━━━━━ TE ANALYSEREN TEKST ━━━━━

De Diakonie groep heeft substantiële bedragen ter beschikking gesteld aan Jerrel Jorden alsmede aan (gelieerde) ondernemingen die geen WMO- of AWBZ-zorg leverden.
De administratie van de Diakonie groep vertoont ernstige gebreken.
De leden van RvT beschikten niet over de vereiste ervaring en capaciteiten, waren zich onvoldoende bewust van hun verantwoordelijkheden, hebben zich onvoldoende bij de bedrijfsvoering van de Diakonie groep betrokken, hebben vrijwel geen toezicht gehouden en hebben niet ingegrepen wanneer dit noodzakelijk was.
Gespreksverslagen besprekingen tussen de curator en de leden van de RvT.
53
11
Conclusies curator
Algemeen 11.1
In dit hoofdstuk trekt de curator op grond van de in de vorige hoofdstukken uiteengezette bevindingen zijn conclusies omtrent (i) de invulling die de leden van de RvB en de RvT aan hun taak hebben gegeven, (ii) het optreden van de gemeente en (iii) het optreden van het zorgkantoor.
11.2
De conclusies van de curator moeten worden gezien in het licht van het relevante wettelijk kader, in het bijzonder de artikelen 2:300a juncto 2:138, 2:149 en 2:9 BW (ten aanzien van de RvB en de RvT in hun hoedanigheid van RvB en RvT van de tot de Diakonie groep behorende stichtingen), de artikelen 2:248, 2:259 en 2:9 BW (ten aanzien van de RvB en de RvT in hun hoedanigheid van RvB en RvT van de tot de Diakonie groep behorende besloten vennootschappen) en artikel 6:162 BW (ten aanzien van de gemeente en het zorgkantoor).

━━━━━ DE GEGEVENS ━━━━━

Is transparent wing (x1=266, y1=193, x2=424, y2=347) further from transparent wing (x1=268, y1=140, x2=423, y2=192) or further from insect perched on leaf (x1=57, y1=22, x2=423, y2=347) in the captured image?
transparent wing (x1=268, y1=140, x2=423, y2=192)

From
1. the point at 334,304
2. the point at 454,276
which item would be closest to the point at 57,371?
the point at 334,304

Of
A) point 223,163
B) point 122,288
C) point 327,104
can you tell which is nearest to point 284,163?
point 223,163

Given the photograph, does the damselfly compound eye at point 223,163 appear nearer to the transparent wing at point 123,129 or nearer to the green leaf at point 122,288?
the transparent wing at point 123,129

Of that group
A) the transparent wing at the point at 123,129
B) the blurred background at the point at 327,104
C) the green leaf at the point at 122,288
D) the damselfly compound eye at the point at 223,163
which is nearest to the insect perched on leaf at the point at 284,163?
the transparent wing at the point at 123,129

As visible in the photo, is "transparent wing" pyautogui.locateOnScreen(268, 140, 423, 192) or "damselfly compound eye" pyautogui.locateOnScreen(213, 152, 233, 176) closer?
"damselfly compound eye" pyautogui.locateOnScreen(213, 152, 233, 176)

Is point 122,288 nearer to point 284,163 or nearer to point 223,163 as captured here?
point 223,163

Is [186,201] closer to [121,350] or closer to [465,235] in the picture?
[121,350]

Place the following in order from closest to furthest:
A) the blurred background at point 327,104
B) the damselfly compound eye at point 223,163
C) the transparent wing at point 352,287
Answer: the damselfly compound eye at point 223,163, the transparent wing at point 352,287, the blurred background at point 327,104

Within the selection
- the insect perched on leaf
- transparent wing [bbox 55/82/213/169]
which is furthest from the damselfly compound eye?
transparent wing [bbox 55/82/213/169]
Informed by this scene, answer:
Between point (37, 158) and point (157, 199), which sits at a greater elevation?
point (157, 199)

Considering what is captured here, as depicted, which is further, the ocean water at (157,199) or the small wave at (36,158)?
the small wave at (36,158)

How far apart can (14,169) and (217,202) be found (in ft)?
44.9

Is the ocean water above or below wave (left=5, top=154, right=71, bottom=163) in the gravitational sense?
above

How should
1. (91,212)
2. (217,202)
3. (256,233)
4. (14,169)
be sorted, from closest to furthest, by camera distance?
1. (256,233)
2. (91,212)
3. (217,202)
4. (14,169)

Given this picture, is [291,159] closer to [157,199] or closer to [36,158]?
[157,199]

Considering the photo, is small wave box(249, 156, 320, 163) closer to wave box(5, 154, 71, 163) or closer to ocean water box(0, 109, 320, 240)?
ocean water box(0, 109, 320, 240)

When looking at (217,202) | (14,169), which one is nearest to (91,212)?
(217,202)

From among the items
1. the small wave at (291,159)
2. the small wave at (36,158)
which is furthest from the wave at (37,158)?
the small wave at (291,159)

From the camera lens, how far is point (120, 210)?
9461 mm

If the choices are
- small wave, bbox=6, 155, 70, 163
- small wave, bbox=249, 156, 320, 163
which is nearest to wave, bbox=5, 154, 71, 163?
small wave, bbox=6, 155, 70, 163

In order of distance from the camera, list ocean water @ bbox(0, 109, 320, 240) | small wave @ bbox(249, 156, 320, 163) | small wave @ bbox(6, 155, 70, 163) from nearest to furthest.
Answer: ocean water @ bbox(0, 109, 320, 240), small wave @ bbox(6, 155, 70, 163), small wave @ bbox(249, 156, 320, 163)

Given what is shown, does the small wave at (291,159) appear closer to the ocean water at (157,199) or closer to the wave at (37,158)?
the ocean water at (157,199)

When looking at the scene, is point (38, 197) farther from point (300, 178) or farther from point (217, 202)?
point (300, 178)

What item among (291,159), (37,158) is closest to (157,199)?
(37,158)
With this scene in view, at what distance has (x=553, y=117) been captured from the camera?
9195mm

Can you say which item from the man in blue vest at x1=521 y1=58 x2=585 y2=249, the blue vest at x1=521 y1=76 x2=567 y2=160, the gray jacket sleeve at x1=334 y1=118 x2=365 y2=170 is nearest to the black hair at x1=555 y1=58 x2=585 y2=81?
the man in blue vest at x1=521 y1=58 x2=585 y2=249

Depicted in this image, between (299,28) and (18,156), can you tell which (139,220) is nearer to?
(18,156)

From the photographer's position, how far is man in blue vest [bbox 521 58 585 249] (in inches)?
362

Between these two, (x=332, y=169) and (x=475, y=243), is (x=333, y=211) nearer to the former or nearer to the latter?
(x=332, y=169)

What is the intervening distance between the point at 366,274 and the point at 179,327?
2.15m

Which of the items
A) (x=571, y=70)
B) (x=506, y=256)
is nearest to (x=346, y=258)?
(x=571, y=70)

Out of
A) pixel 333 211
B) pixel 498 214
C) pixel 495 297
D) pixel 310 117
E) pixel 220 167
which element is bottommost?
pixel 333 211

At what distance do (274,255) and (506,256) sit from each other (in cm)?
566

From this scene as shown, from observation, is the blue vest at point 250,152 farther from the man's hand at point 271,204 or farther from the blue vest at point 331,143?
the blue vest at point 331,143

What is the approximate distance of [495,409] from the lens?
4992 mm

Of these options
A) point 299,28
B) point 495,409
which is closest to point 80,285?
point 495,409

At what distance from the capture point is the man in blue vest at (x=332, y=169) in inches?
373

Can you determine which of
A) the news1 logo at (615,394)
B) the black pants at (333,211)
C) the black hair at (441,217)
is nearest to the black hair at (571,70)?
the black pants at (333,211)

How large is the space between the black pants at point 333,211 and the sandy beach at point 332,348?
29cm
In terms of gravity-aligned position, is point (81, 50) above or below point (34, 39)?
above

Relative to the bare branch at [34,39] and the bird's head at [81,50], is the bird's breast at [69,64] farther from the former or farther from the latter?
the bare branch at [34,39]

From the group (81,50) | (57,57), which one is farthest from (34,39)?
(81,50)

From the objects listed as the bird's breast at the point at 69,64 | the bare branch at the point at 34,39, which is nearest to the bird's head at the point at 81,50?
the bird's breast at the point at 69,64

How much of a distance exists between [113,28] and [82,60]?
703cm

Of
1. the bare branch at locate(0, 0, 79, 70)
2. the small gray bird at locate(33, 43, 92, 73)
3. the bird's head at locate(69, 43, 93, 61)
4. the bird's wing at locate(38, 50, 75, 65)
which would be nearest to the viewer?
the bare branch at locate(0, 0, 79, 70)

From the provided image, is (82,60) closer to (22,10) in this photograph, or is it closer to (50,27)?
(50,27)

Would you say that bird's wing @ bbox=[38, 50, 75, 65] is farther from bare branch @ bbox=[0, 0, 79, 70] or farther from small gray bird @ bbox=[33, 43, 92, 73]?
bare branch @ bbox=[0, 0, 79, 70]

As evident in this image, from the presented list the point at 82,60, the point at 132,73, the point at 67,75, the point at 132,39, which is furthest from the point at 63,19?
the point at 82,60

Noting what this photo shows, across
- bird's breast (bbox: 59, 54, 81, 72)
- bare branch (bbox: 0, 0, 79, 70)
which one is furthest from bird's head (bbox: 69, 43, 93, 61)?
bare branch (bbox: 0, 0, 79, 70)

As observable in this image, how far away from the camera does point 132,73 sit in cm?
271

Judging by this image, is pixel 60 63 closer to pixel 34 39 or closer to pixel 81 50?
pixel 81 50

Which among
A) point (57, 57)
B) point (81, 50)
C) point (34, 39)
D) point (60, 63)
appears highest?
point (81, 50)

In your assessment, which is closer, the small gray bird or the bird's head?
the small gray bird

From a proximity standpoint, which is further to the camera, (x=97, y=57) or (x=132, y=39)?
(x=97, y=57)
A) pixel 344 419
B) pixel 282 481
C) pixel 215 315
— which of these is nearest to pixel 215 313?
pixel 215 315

━━━━━
━━━━━ DE GEGEVENS ━━━━━

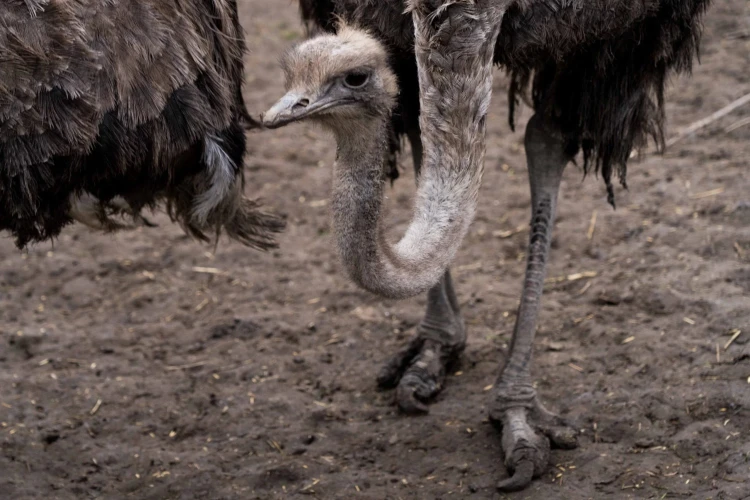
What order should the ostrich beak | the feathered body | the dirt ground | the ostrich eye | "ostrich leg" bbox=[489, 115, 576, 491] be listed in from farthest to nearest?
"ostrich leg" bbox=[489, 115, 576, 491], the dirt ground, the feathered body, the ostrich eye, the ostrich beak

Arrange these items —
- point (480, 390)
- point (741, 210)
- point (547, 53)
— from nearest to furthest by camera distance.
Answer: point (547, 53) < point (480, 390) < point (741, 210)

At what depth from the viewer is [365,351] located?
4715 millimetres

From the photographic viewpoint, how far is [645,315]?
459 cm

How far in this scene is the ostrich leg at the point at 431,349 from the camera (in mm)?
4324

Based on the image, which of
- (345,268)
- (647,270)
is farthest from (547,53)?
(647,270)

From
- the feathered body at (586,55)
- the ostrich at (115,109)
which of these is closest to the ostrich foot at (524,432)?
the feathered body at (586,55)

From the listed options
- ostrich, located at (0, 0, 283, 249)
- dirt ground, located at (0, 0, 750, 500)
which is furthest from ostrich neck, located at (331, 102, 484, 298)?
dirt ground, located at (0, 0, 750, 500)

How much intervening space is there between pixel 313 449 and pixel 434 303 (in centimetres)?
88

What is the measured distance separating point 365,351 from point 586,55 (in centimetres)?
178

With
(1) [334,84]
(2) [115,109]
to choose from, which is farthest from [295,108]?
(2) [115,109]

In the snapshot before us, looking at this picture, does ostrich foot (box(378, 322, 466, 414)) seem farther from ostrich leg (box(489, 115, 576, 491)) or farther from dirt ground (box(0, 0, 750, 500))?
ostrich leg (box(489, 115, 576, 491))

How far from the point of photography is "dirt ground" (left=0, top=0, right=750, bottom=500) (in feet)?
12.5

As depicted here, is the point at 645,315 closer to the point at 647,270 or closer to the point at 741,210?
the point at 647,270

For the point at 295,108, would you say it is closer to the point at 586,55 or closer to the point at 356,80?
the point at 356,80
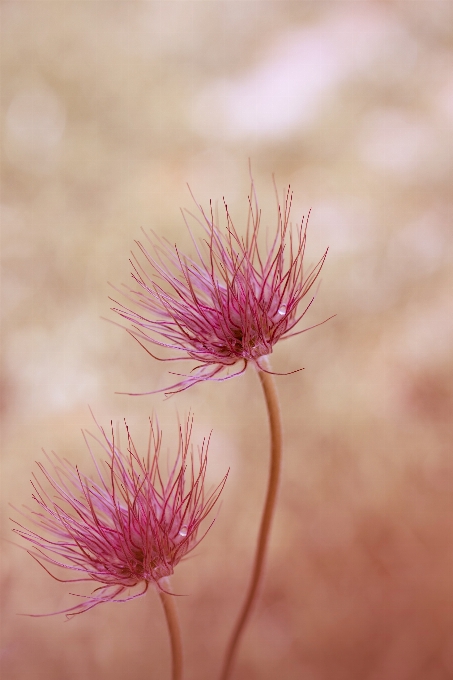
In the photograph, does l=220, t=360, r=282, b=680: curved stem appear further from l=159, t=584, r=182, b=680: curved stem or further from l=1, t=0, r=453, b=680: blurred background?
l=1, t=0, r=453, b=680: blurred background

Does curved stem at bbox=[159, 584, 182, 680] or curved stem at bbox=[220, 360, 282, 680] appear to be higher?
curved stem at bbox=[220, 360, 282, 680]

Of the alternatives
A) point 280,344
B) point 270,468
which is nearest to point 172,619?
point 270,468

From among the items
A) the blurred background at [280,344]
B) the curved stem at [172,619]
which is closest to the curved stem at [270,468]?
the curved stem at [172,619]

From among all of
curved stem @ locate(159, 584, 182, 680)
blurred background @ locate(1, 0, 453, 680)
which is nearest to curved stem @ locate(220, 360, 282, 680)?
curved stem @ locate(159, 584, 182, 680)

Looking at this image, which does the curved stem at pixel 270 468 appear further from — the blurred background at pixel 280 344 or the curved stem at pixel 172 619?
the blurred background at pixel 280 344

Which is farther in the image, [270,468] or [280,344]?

━━━━━

### TE ONDERNEMEN STAPPEN
#1 Welk wetsartikel noemt de tekst over de Diakonie groep als wettelijk kader voor de conclusies ten aanzien van de gemeente en het zorgkantoor?
#2 Zet de tekst over de Diakonie groep voort, aansluitend op de laatste zin.

### RESULTATEN
#1 Artikel 6:162 BW.

#2
11.3
Op grond van de artikelen 2:300a juncto 2:138, 2:248, 2:259, 2:149 en 2:9 BW handelt een bestuurder of een lid van de RvT onrechtmatig (en is daarmee sprake van persoonlijke aansprakelijkheid) indien een bestuurder of een lid van de RvT zijn taak kennelijk onbehoorlijk heeft vervuld.
11.4
De eventuele aansprakelijkheid van de gemeente en het zorgkantoor dient te worden gegrond op het algemene leerstuk van de onrechtmatige daad (artikel 6:162 BW). De curator kan op grond van artikel 6:162 BW uitsluitend acteren namens de Diakonie groep en/of de gezamenlijke crediteuren van de Diakonie groep. Een individuele crediteur (dan wel een groep crediteuren) dient(dienen) de als gevolg van het faillissement van de Diakonie groep geleden schade zelf te verhalen op derden (waaronder de gemeente en het zorgkantoor), indien de betrokken crediteur(en) meent(menen) dat daarvoor valide juridische argumenten aanwezig zijn.
Ten aanzien van de RvB en de RvT 11.5
Sinds het jaar van haar oprichting (2003) kampte de Diakonie groep met een negatief eigen vermogen en stond de liquiditeit van de Diakonie groep onder druk. Ondanks de smalle financiële basis van de Diakonie groep besloot de RvB de Diakonie groep in relatief korte tijd uit te breiden door het doen van een aantal overnames. De overnames leidden niet tot het gewenste rendement en gingen ten kosten van de beheersbaarheid van de interne organisatie van de Diakonie groep.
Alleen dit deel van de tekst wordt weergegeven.